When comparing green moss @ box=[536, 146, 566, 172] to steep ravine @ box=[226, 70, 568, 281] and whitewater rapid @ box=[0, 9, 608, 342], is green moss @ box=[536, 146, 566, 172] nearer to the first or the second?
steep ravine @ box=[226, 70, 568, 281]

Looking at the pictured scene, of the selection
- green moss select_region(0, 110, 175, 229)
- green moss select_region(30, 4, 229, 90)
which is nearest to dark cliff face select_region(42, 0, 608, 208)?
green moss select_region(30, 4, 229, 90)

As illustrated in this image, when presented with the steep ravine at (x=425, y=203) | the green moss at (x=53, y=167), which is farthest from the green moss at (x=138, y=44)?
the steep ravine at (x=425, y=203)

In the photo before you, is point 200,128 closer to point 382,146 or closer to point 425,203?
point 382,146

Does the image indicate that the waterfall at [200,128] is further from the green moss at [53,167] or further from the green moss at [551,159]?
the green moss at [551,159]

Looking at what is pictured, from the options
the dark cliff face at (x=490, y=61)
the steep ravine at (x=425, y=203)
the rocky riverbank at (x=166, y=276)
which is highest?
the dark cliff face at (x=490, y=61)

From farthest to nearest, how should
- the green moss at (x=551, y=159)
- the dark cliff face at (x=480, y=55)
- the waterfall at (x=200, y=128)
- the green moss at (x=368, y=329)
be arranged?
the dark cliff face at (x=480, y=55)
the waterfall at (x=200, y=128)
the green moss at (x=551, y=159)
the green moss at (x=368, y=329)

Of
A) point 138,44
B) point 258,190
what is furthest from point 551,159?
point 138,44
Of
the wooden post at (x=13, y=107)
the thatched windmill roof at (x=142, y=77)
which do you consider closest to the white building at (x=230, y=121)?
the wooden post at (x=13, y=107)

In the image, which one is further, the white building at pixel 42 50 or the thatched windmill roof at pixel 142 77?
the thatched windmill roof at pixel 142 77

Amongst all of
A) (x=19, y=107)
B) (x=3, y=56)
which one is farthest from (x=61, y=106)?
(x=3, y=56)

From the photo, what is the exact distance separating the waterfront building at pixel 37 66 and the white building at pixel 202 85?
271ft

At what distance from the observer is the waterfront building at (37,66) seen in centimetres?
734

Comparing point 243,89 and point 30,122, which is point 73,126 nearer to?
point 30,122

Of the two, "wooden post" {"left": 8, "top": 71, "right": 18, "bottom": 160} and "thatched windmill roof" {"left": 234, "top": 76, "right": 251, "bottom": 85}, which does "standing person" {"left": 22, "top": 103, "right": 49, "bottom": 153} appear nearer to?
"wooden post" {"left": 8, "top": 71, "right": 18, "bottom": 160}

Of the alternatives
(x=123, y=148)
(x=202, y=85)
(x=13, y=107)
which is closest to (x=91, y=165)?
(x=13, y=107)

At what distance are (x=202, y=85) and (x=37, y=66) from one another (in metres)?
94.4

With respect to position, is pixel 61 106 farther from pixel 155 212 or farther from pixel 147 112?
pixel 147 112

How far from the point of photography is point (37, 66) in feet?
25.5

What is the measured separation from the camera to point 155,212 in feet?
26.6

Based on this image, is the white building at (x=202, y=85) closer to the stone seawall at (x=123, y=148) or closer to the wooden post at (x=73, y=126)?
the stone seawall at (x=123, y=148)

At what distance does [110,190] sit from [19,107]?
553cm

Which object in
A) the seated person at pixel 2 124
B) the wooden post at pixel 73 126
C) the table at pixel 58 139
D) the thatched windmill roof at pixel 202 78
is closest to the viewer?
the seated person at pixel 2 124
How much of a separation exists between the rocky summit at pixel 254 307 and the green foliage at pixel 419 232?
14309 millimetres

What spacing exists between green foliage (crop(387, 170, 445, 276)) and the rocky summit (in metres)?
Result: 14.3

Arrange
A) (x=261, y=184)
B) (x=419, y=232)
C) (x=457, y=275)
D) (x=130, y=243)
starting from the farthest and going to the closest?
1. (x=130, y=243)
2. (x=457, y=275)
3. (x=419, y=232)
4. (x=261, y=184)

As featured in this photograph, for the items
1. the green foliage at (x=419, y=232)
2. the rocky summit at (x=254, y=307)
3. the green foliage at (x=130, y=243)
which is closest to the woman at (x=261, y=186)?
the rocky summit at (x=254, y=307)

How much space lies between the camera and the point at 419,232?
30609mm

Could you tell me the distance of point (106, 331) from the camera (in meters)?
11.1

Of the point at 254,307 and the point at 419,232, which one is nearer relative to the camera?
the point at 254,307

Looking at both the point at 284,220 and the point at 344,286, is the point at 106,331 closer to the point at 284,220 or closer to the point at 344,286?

◆ ◆ ◆

* _Your objective_: Reproduce every item above verbatim, line for line.

* _Result of the exercise_:
When comparing green moss @ box=[536, 146, 566, 172] to steep ravine @ box=[226, 70, 568, 281] and whitewater rapid @ box=[0, 9, 608, 342], is green moss @ box=[536, 146, 566, 172] nearer to the first or the second?
steep ravine @ box=[226, 70, 568, 281]

Looking at the pictured scene, of the selection
- green moss select_region(0, 110, 175, 229)
- green moss select_region(30, 4, 229, 90)
which is nearest to dark cliff face select_region(42, 0, 608, 208)?
green moss select_region(30, 4, 229, 90)

As illustrated in this image, when presented with the steep ravine at (x=425, y=203) | the green moss at (x=53, y=167), which is farthest from the green moss at (x=138, y=44)?
the steep ravine at (x=425, y=203)

In the photo before you, is point 200,128 closer to point 382,146 or closer to point 425,203?
point 382,146

Does the image indicate that the waterfall at [200,128] is further from the green moss at [53,167] or further from the green moss at [551,159]?
the green moss at [551,159]

Looking at what is pictured, from the options
the dark cliff face at (x=490, y=61)
the steep ravine at (x=425, y=203)
the rocky riverbank at (x=166, y=276)
which is highest?
the dark cliff face at (x=490, y=61)

From farthest to nearest, how should
- the green moss at (x=551, y=159)
- the dark cliff face at (x=480, y=55)
- the waterfall at (x=200, y=128)
- the green moss at (x=368, y=329)
be arranged?
the dark cliff face at (x=480, y=55)
the waterfall at (x=200, y=128)
the green moss at (x=551, y=159)
the green moss at (x=368, y=329)

Of
A) point 138,44
B) point 258,190
what is furthest from point 551,159?
point 138,44
Of
the wooden post at (x=13, y=107)
the thatched windmill roof at (x=142, y=77)
which do you consider closest to the white building at (x=230, y=121)?
the wooden post at (x=13, y=107)

In the image, which one is further, the white building at pixel 42 50 or the thatched windmill roof at pixel 142 77?
the thatched windmill roof at pixel 142 77

Amongst all of
A) (x=19, y=107)
B) (x=3, y=56)
which one is farthest from (x=61, y=106)?
(x=3, y=56)

From the photo, what is the exact distance separating the waterfront building at pixel 37 66 and the white building at pixel 202 85?
271ft

At what distance from the observer is the waterfront building at (37,66) seen in centimetres?
734

Comparing point 243,89 and point 30,122, which is point 73,126 nearer to?
point 30,122

Of the two, "wooden post" {"left": 8, "top": 71, "right": 18, "bottom": 160} and "thatched windmill roof" {"left": 234, "top": 76, "right": 251, "bottom": 85}, which does "standing person" {"left": 22, "top": 103, "right": 49, "bottom": 153} appear nearer to?
"wooden post" {"left": 8, "top": 71, "right": 18, "bottom": 160}

Of the alternatives
(x=123, y=148)
(x=202, y=85)
(x=13, y=107)
which is closest to (x=91, y=165)?
(x=13, y=107)

At what distance are (x=202, y=85) and (x=37, y=66) from one another (in metres)?
94.4

With respect to position, is pixel 61 106 farther from pixel 155 212 or farther from pixel 147 112?
pixel 147 112

How far from the point of photography is point (37, 66) in feet?
25.5

What is the measured separation from the camera to point 155,212 in feet?
26.6

Based on this image, is the white building at (x=202, y=85) closer to the stone seawall at (x=123, y=148) or closer to the wooden post at (x=73, y=126)?
the stone seawall at (x=123, y=148)

At what distance does [110,190] sit from [19,107]?
553cm

Which object in
A) the seated person at pixel 2 124
B) the wooden post at pixel 73 126
C) the table at pixel 58 139
D) the thatched windmill roof at pixel 202 78
is closest to the viewer?
the seated person at pixel 2 124
How much of a separation exists between the rocky summit at pixel 254 307 and the green foliage at pixel 419 232?
14309 millimetres

What spacing exists between green foliage (crop(387, 170, 445, 276)) and the rocky summit (in metres)?
Result: 14.3

Arrange
A) (x=261, y=184)
B) (x=419, y=232)
C) (x=457, y=275)
D) (x=130, y=243)
starting from the farthest and going to the closest?
1. (x=130, y=243)
2. (x=457, y=275)
3. (x=419, y=232)
4. (x=261, y=184)

As featured in this photograph, for the items
1. the green foliage at (x=419, y=232)
2. the rocky summit at (x=254, y=307)
3. the green foliage at (x=130, y=243)
which is closest to the woman at (x=261, y=186)?
the rocky summit at (x=254, y=307)

How much space lies between the camera and the point at 419,232?
30609mm

Could you tell me the distance of point (106, 331) from the camera (in meters)?
11.1

Of the point at 254,307 and the point at 419,232, which one is nearer relative to the camera?
the point at 254,307

Looking at both the point at 284,220 and the point at 344,286, is the point at 106,331 closer to the point at 284,220 or closer to the point at 344,286?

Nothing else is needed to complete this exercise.